• THE TASK
Return the stretch of the article on Chevron's acquisition of Hess from "Chevron will also" through "business of Hess.", copied word for word.

• TEXT EXCERPT
=== Begin Enclosure ===
Chevron’s previously announced $53bn acquisition of rival American publicly listed oil and gas company Hess is reportedly set to get approval from the US Federal Trade Commission (FTC).

The all-stock deal was announced in October 2023. It has been facing delays owing to arbitration claims from ExxonMobil and its partner CNOOC, asserting a right of first refusal for Hess’s stake in an oil-producing joint venture in Guyana.

ExxonMobil’s challenge is the only hurdle for closing the deal, reported Reuters, citing two undisclosed sources familiar with the matter.

An arbitration panel comprising three judges is expected to review the case in May 2025, as per the publication. Both Chevron and Hess believe that a ruling is likely to come by August, while ExxonMobil is expecting it to be announced by September 2025.

By acquiring Hess, Chevron will secure a 30% stake in Guyana’s offshore Stabroek block. The concession is estimated to have more than 11 billion barrels of oil equivalent, with the possibility for exploration of several billion additional barrels.

Additionally, in the Bakken shale play in North Dakota, Chevron will increase its acreage by adding 465,000 net acres of long-duration inventory, which will be further bolstered by the integrated assets of Hess Midstream.

Chevron will also gain complementary assets in the Gulf of Mexico through the deal and benefit from a consistent stream of free cash flow coming from the Southeast Asia natural gas business of Hess.

According to the terms of the deal, Hess’ shareholders will exchange each of their shares in the company for 1.025 Chevron shares.

Last month, Chevron reported net income of $4.44bn for Q2 2024, a 26% decrease from $6bn in the same quarter of the previous year. The firm’s global net oil-equivalent production surged by 11% year-on-year, largely driven by the acquisition of PDC Energy and strong yields from the Permian and Denver-Julesburg (DJ) Basins in the US.
=== End Enclosure ===
• SOURCE DATA
=== Begin Enclosure ===
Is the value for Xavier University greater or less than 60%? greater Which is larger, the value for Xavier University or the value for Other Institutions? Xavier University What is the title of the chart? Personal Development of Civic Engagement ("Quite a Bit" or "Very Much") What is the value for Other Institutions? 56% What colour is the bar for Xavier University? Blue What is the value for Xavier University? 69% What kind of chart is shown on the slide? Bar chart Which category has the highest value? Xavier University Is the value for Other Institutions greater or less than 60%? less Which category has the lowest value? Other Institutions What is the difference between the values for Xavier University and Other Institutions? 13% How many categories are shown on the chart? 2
=== End Enclosure ===
• SOLUTION TO THIS EXERCISE
Chevron will also gain complementary assets in the Gulf of Mexico through the deal and benefit from a consistent stream of free cash flow coming from the Southeast Asia natural gas business of Hess.